每个搜寻器从表中选择一个域,将该URL和开始时间插入日志表中,然后开始搜寻该域.

Each crawler selects a domain from a table, inserts that url and a start time into a log table, and then starts crawling the domain.

其他并行爬网程序在选择其自己要爬网的域之前,先检查日志表以查看已经在爬网的域.

Other parallel crawlers check the log table to see what domains are already being crawled before selecting their own domain to crawl.

我需要阻止其他搜寻器选择刚刚由另一个搜寻器选择但没有日志条目的域.我对如何执行此操作的最佳猜测是,在一个搜寻器选择一个域并在日志表中插入一行(两个查询)的同时,锁定所有其他读/写操作的数据库.

I need to prevent other crawlers from selecting a domain that has just been selected by another crawler but doesn't have a log entry yet.

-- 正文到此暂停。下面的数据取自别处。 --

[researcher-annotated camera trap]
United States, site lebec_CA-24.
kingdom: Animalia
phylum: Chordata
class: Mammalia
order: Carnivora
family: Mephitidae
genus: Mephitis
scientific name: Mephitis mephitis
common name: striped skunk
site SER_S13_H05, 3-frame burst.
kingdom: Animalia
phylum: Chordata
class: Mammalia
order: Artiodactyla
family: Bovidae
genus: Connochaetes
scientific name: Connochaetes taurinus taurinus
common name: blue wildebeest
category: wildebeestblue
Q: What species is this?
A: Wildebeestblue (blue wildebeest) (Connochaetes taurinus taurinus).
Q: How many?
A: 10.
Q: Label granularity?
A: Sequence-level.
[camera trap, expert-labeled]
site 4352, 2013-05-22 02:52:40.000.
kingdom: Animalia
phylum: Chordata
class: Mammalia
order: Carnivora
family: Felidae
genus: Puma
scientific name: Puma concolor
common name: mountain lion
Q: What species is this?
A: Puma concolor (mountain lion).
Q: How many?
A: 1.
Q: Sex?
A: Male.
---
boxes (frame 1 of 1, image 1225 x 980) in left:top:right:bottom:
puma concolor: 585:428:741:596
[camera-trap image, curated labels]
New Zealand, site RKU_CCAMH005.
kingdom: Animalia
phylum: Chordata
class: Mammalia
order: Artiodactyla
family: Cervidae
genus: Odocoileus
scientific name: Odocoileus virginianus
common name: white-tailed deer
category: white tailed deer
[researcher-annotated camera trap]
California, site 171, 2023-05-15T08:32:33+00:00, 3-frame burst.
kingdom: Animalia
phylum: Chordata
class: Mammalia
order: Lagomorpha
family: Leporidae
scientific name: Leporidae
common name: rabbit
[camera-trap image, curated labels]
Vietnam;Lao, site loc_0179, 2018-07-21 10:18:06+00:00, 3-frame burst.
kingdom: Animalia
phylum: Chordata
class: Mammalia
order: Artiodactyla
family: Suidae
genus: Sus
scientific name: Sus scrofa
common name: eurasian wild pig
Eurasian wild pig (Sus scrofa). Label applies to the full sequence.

My best guess at how to do this is to lock the database from all other read/writes while one crawler selects a domain and inserts a row in the log table (two queries).

这到底是怎么做到的?恐怕这是非常复杂的,并且依赖于许多其他事情.请帮助我入门.

How the heck does one do this? I'm afraid this is terribly complex and relies on many other things. Please help get me started.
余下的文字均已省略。